This case is decided pursuant to Chapter 410 of the Texas Workers’ Compensation Act and Rules of the Division of Workers’ Compensation adopted thereunder.

ISSUES

A contested case hearing was held on October 14, 2008 to decide the following disputed issue:

Is the preponderance of the evidence contrary to the IRO decision that Claimant is not entitled to bilateral facet medial nerve blocks for the compensable injury of __________?

PARTIES PRESENT

Claimant appeared and was assisted by YG, Ombudsman.

Carrier appeared and was represented by SB, Attorney.

BACKGROUND INFORMATION

Claimant worked as a physical therapist and she sustained a compensable lumbar injury on __________.

In April 2007, the Carrier denied Claimant's request for facet medial branch blocks. Claimant appealed the Carrier's denial to an independent review organization (IRO). On May 24, 2007, the IRO decision upheld the Carrier's denial.

Claimant subsequently had a disc replacement surgery in December 2007. Following surgery, Claimant received physical therapy and was released to light duty work on February 25, 2008. In May 2008, Dr. H provided a diagnosis of status post artificial disc replacement with possible facet mediated pain. He recommended facet injections. On May 22, 2008, Claimant is evaluated by Dr. S, who provided a diagnosis of lumbar spondylarthritis, bulging lumbar disc and lumbosacral radiculopathy. Dr. S, apparently agreeing with Dr. H, requested bilateral L4-S1 facet medial nerve blocks. This procedure was denied by the Carrier and appealed to the IRO. On July 25, 2008, the IRO decision upheld the Carrier's denial of the lumbar medial nerve blocks. The IRO decision stated:

"According to the Official Disability Guidelines, the criteria for use of diagnostic blocks for facet mediated pain is limited to patients with low back pain that is non-radicular and at no more than two levels bilaterally. Given the multiple pain generators this patient is currently complaining of, the above recommended intervention is not likely to produce substantial pain relief. Therefore, the denial of bilateral L4 through S1 facet medial nerve blocks is upheld."

Texas Labor Code Section 408.021 provides that an employee who sustains a compensable injury is entitled to all health care reasonably required by the nature of the injury as and when needed. Health care reasonably required is further defined in Texas Labor Code Section 401.011 (22a) as health care that is clinically appropriate and considered effective for the injured employee's injury and provided in accordance with best practices consistent with evidence based medicine or, if evidence based medicine is not available, then generally accepted standards of medical practice recognized in the medical community. Health care under the Texas Workers' Compensation system must be consistent with evidence based medicine if that evidence is available.
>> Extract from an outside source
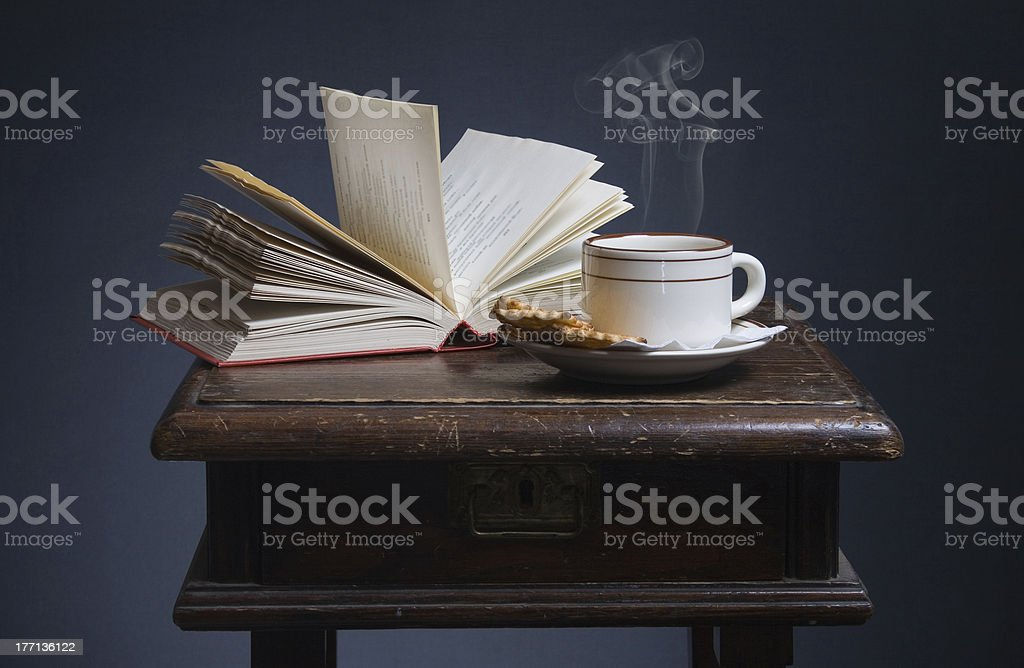 books and a cup of coffee stock photo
Evidence based medicine is further defined in Texas Labor Code Section 401.011 (18a) to be the use of the current best quality scientific and medical evidence formulated from credible scientific studies, including peer-reviewed medical literature and other current scientifically based texts and treatment and practice guidelines.

In accordance with the above statutory guidance, the Division of Workers' Compensation has adopted treatment guidelines by Division Rule 137.100. This rule directs health care providers to provide treatment in accordance with the current edition of the Official Disability Guidelines (ODG), and such treatment is presumed to be health care reasonably required as defined in the Texas Labor Code. Thus, the focus of any health care dispute starts with the health care set out in the Official Disability Guidelines (ODG).
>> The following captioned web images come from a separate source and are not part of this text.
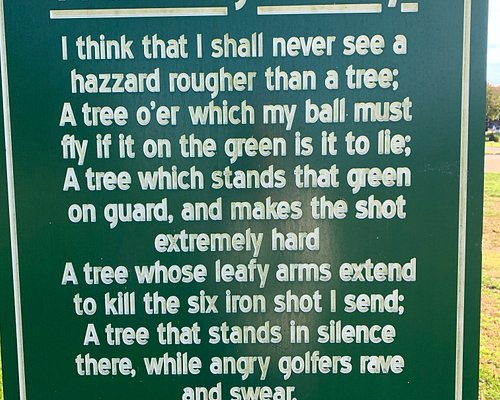 Well placed sign in front of a significant tree in front of the 4th green.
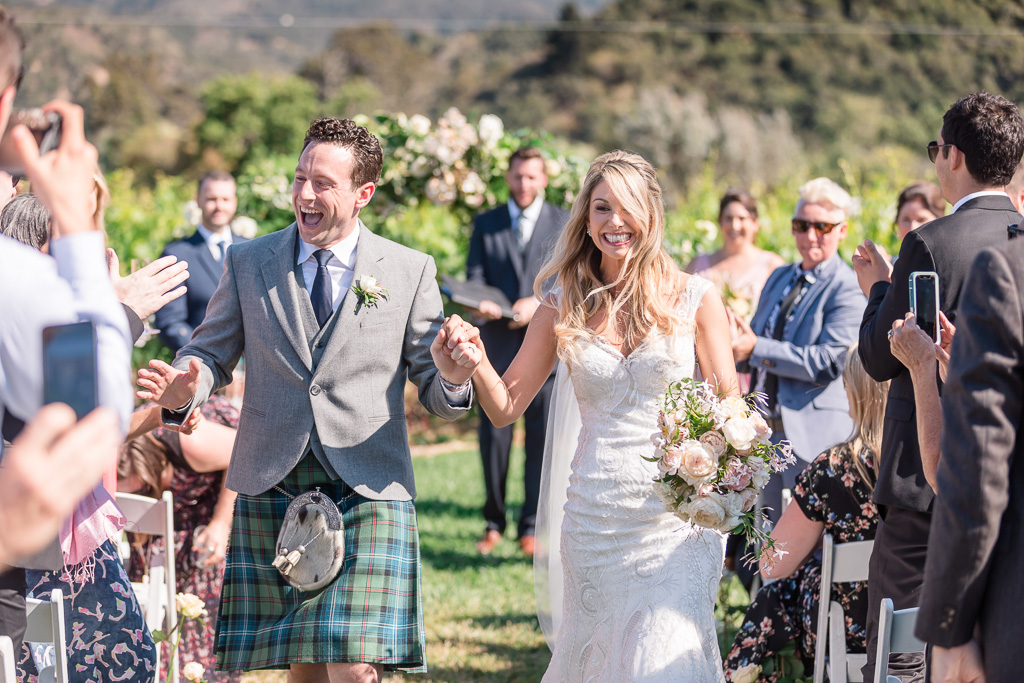 couple walks down the aisle as husband and wife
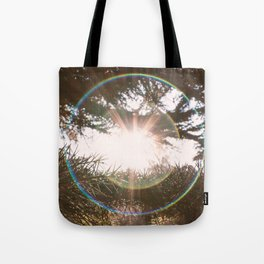 Flare light in the forest Tote Bag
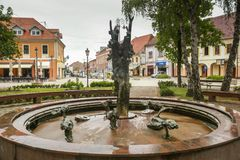 Vinkovci town in Croatia. VINKOVCI, CROATIA - MAY 14, 2018 : Water fountain in the city park in city center of Vinkovci, Croatia stock images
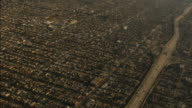 Aerial view of Los Angeles Suburbs out of plane window 4k video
It is noted that in 2007, Claimant requested lumbar medial nerve blocks, the same procedure that is the subject of this dispute. The Carrier objects, based on Division Rule, that a second submission of the same medical procedure must be supported by a substantial change in the Employee's medical condition. Specifically, Division Rule 134.600 (o)(4) reads as follows:

"(4) A request for preauthorization for the same health care shall only be resubmitted when the requestor provides objective clinical documentation to support a substantial change in the employee's medical condition. The carrier shall review the documentation and determine if a substantial change in the employee's medical condition has occurred."

I find that the same medical procedure was submitted, initially, in 2007. It was processed through the medical dispute system and denied. The present request submitted in May 2008 is the second request for the same procedure and the above rule requires Claimant to show "a substantial change in the employee's medical condition," in addition to establishing that the health care request is health care reasonably required under the Texas Workers' Compensation Act.

In this case, Claimant did provide evidence of a substantial change of condition after the Carrier's denial of the initial request. After the initial request was denied in May 2007, Claimant had disc replacement surgery in December 2007. The replacement disc surgery and the follow-up medical care after that surgery are sufficient to establish a substantial change of condition under the Division Rule.

Claimant still must show that the preponderance of the medical evidence is contrary to the IRO decision. As noted above, the IRO decision quotes the ODG as the evidence-based medicine to support its determination to deny the nerve blocks requested. In response, Dr. S, by memo dated August 27, 2008, states that he is aware of some studies that have challenged the efficacy of facet medial nerve blocks. He continues that there are other reports that demonstrate the benefits of those blocks that have been published in studies, as well as mainstay textbooks (Practical Management of Pain, P. Raj, M.D., Page 745). Attached to Dr. S's memo are 8 pages, presumably from the above-referenced textbook. It appears to be Chapter 52, entitled, "Facet Syndromes and Blocks." Dr. S is not limited to the ODG in providing evidence-based medicine to support his request for medical treatment. In a given case, medical textbooks could comply with the evidence-based medicine standard. The problem remains, in this case, that Dr. S has not shown how either the ODG or the textbook authorized the treatment in question. There must be an analysis of how the Claimant's medical condition meets the evidence-based medicine standard, regardless of what evidence-based medicine is used to justify the request for medical treatment. Dr. S should have addressed the criteria for use of lumbar facet nerve blocks in Chapter 52 and explained how Claimant's condition meets the established criteria. That was not done in this case.

Although the IRO decision initially carried presumptive weight, evidence offered by Claimant was not sufficient to meet her burden of proof.

Even though all the evidence presented was not discussed, it was considered. The Findings of Fact and Conclusions of Law are based on all of the evidence presented.

FINDINGS OF FACT

  1. The parties stipulated to the following facts:

A.Venue is proper in the (City) Field Office of the Texas Department of Insurance, Division of Workers’ Compensation.

B.On __________, Claimant was the employee of (Employer).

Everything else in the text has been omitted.